Clinical Investigation

Evaluation of prenatally diagnosed fetal sacrococcygeal teratomas: A case series of seventeen pregnancies from South-central Turkey

10.4274/tjod.galenos.2020.68812

  • Mehmet Özsürmeli
  • Selim Büyükkurt
  • Mete Sucu
  • Erol Arslan
  • Selahattin Mısırlıoğlu
  • Çiğdem Akçabay
  • Masum Kayapınar
  • Süleyman Cansun Demir
  • İsmail Cüneyt Evrüke

Received Date: 16.01.2020 Accepted Date: 19.05.2020 Turk J Obstet Gynecol 2020;17(3):170-174 PMID: 33072420

Objective:

To evaluate sacrococcygeal teratoma (SCT) cases according to associated cardiac, extracardiac, and chromosomal anomalies in the prenatal period, and to review their outcomes.

Materials and Methods:

Data of pregnancies with a prenatal diagnosis of SCT between 2009 and 2019 were retrospectively reviewed.

Results:

One ongoing pregnancy was excluded. There were five medically terminated cases, three due to severe heart failure and the remaining two due to additional congenital defects. Two infants who had heart failure due to hyperdynamic flow died in the neonatal period. Nine infants are well and alive at the time of writing.

Conclusion:

When a lesion is detected in the sacrococcygeal region during fetal sonography, the differential diagnosis should be made with an appropriate evaluation with emphasis on a possible diagnosis of fetal SCT. Tumor growth and heart failure should be monitored with serial scans when SCT has been diagnosed prenatally.
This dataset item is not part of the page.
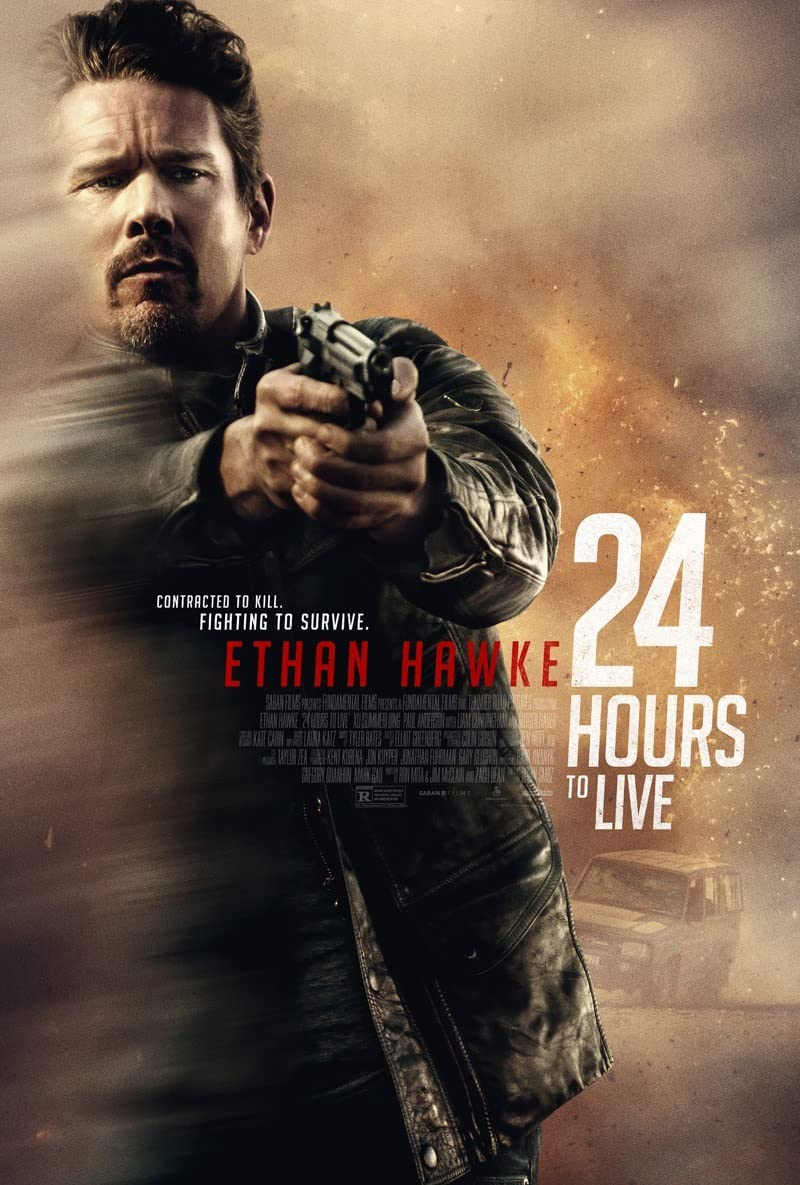 24 Hours to Live (2017) Hindi Dubbed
Keywords: Prenatal diagnosis, teratoma, sacrococcygeal region

PRECIS: In present study, we evaluated prenatally diagnosed cases with sacrococcygeal teratoma and associated anomalies.


Introduction

Sacrococcygeal teratomas (SCT) are one of the most common congenital tumors with an incidence of 1/35,000 to 40,000 of live births(1,2). The teratomas detected in the perinatal period mostly derive from pluripotent primitive stem cells in Hensen’s node in the sacrococcygeal region(3,4). Teratomas are classified histologically as mature and immature, and immature elements are composed of primitive neuroglial tissues(5).

Altman et al.(6) described four types of SCTs according to anatomic location. Type 1 tumors are the most common with the majority of the tumor growing outward. In type 2 and type 3 tumors, the tumor has grown into the pelvis and out of the pelvis, respectively, with type 3 tumors growing more extensively into the pelvis. Type 4 tumors are entirely located in the pelvis. According to this classification, the best prognosis is in type 1 tumors(6). Type 1, 2, and 3 tumors can be seen externally because they grow as an exophytic mass (Figure 1). Type 1, 2, and 3 tumors are easier to diagnose in both the prenatal and neonatal periods and have low malignant potential(7). Type 4 tumors are usually diagnosed in the postnatal period and have higher potential for malignancy(8).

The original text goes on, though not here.